> _TASK SET_:
(1) According to the hockey post, which coach did Bruce (Butch) Cassidy replace?
(2) List every line in the rows that contains the string "Write", matching its capitalization exactly.

> _GIVEN PASSAGE_:
Come back, Jim Hulton -- all is forgiven.
Just kidding. The main reason for writing that is to illustrate how hard it is to figure out where to start after listening to our Kingston Frontenacs somnabulate through a 4-1 home loss to the rival Ottawa 67's this afternoon.
There are any number of ways to simplify the Fronts' struggles. With regard to that Hulton crack, former NHL coach Bruce (Butch) Cassidy replaced popular local boy Hulton after last year's first-round playoff exit and the result so far this season is a 13-17-4-1 record, eighth in the Ontario Hockey League's Eastern Conference, for what everyone says is a talented team. You could easily be cynical about it and say, "Well, there was all this hoopla over Cassidy coming in, and he hasn't done much better than Hulton or any of the other 13 coaches Kingston's had in 33-plus mostly mediocre years of major junior hockey."
That's a little much, though, to say it's just Cassidy. I've been reading Scott Gray's The Mind of Bill James over the past couple days and he quotes something Bill James once wrote about how "sportswriters spend 90 percent of their intellectual lives looking for the switch" -- the one reason why a team won or it didn't. James probably didn't mean that in a mean or malicious way, and it isn't being quoted as such. Besides, reporters on ever-tighter deadlines need to think that way.

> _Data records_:

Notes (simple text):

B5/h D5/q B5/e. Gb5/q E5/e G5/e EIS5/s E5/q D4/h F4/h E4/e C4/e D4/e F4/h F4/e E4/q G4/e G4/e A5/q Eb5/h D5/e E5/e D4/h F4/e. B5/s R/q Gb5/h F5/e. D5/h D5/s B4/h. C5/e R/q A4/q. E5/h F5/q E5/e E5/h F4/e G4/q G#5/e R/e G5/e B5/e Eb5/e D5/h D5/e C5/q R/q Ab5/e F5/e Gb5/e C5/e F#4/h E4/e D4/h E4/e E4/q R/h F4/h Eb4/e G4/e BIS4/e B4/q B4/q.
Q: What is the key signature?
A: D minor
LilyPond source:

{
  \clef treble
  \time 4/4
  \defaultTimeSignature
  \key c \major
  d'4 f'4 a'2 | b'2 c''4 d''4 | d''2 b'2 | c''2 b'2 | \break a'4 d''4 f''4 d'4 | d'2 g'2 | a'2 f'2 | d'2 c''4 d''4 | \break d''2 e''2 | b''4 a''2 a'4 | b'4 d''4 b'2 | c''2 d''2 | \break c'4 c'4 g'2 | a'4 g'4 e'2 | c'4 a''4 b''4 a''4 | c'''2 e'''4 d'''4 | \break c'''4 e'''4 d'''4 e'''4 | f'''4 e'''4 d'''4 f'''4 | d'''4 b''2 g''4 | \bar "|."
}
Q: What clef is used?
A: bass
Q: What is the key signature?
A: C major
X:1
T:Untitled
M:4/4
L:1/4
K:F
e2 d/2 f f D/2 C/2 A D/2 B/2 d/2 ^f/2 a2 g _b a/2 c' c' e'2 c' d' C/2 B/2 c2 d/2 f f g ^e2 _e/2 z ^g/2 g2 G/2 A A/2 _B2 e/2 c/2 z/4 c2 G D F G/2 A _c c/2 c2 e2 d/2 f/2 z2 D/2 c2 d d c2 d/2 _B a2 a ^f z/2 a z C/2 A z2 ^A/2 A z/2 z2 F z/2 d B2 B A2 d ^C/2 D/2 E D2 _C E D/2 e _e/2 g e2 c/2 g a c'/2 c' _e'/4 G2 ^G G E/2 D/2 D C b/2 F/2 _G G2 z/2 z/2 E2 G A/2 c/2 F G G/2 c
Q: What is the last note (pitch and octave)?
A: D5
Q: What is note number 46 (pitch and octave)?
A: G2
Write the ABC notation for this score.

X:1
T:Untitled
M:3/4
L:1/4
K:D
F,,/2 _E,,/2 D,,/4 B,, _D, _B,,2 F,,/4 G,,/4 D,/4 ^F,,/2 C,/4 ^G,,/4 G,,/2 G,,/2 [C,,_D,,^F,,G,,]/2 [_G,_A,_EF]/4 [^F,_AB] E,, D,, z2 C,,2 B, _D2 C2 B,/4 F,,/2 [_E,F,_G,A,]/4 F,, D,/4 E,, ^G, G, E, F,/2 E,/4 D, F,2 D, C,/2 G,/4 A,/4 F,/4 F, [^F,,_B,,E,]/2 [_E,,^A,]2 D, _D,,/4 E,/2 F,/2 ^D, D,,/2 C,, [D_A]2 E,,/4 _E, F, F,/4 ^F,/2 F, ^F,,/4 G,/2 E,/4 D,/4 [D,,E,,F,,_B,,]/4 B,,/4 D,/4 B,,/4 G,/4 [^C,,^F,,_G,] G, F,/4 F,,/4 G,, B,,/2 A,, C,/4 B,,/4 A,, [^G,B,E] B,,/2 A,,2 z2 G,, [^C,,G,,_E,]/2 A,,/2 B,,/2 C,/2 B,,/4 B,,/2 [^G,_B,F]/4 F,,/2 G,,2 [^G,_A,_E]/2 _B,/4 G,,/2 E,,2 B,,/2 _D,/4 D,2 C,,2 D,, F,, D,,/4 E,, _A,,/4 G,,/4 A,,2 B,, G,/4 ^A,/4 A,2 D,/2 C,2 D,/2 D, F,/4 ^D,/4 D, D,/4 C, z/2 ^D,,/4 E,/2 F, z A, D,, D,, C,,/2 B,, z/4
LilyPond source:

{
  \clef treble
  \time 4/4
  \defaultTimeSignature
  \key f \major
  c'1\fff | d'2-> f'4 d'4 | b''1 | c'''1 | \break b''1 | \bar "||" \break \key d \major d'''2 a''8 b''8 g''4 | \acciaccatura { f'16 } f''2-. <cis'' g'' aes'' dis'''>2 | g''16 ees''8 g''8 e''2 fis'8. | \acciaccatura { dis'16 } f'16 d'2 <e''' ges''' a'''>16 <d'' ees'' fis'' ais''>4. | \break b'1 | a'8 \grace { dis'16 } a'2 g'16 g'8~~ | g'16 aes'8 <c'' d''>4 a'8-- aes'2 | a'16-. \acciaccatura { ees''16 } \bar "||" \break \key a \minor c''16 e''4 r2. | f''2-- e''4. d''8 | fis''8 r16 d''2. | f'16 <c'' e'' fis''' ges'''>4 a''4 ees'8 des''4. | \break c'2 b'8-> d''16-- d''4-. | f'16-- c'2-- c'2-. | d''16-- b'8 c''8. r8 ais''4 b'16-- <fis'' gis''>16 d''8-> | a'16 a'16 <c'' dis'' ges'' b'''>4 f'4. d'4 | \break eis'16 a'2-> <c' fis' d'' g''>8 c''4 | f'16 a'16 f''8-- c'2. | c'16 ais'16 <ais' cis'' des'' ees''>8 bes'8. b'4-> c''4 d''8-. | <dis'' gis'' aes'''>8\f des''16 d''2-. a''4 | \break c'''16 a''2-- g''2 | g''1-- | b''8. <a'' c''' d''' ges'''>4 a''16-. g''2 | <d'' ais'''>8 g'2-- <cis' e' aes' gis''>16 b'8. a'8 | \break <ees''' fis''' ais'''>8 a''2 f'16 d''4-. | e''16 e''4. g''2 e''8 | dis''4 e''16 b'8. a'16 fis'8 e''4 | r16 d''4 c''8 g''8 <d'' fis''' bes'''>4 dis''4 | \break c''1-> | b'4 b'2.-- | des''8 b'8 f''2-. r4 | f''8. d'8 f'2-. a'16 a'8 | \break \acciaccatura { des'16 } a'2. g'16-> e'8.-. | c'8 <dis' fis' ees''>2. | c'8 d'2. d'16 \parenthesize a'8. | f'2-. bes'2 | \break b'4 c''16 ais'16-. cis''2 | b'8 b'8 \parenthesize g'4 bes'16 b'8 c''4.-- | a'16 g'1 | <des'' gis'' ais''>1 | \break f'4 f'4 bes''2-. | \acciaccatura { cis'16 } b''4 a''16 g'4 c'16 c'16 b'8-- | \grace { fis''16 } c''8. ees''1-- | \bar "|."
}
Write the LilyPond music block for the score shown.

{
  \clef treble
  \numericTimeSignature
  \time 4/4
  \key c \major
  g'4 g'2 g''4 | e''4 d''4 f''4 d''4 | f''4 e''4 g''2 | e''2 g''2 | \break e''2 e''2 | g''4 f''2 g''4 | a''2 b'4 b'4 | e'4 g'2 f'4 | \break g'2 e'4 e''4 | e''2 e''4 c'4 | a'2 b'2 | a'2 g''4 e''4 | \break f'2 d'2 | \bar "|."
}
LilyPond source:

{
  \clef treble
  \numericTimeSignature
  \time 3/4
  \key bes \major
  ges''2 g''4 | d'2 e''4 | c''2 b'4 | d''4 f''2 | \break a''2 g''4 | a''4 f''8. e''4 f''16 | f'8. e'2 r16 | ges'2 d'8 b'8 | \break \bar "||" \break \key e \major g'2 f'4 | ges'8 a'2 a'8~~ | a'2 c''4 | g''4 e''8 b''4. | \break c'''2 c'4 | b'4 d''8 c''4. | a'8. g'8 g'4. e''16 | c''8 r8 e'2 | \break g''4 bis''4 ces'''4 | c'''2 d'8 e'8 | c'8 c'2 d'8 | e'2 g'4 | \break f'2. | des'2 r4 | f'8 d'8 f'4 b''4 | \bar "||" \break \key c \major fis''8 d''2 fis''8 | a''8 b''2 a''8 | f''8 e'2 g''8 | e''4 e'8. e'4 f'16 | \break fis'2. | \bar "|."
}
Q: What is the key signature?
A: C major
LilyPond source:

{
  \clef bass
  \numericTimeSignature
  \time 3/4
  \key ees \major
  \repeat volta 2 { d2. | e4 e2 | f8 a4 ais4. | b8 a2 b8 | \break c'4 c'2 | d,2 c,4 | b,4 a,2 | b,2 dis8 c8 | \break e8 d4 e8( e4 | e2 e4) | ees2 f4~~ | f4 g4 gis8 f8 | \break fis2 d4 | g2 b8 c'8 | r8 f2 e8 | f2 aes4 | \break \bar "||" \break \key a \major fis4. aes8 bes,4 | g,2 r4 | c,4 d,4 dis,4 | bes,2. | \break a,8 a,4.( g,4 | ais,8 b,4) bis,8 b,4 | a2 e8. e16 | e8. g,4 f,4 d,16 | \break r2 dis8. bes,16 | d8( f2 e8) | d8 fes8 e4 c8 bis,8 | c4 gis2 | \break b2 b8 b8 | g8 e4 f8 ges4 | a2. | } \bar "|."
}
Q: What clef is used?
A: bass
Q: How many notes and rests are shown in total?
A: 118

> _EXPECTED RESULTS_:
(1) Jim Hulton

(2)
Write the ABC notation for this score.
Write the LilyPond music block for the score shown.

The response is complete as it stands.